The Revolution of Joy
ALABAMA FOLK ARTIST BRINGS BEAUTY AND CREATIVITY TO THE BLACK BELT
Words by Cara D. Clark
Photos by Sarah Watlington
It’s a rare thing to know you’re in the right place at the right time and following your destiny. Trés Taylor is among the few who feels exactly that way. It wasn’t always the case for the Alabama native, who began his professional career as a biochemist, a vocation that took him from the University of Alabama at Birmingham to San Diego, California. When he moved in 1996 to further his career in science, he felt anything but enchantment on the West Coast.
“I felt lonely and sad and disconnected,” Taylor says. “I had lived all over the world, but the only place I’ve ever experienced culture shock was in California. I missed the South—my family, my friends—and I wasn’t happy with my work.”
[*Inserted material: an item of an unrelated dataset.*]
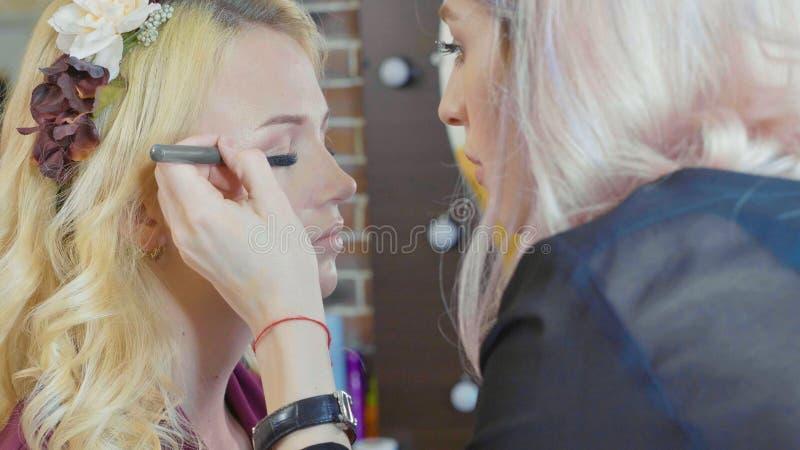 Le jeune maquilleur appliquant des cosmétiques sur le ` modèle s observe photo stock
During a return to Birmingham on Christmas vacation, Trés and a friend decided on a whim to visit all folk artists in Alabama, and they ended up seeing 10 to 12 acclaimed artists. It was transformative.
“That experience of going into these people’s homes and studios and seeing how they were living and making art from things people threw away, had an impact on me,” Trés says. “Being around this powerful art, and being in the presence of these joyful people, had a profound impact.”
The last artist the two met during that winter sojourn was RA Miller, who lived in a tar paper shack made magical by a charismatic character who filled the structure and elements, including nearly 100 whirligigs around the yard.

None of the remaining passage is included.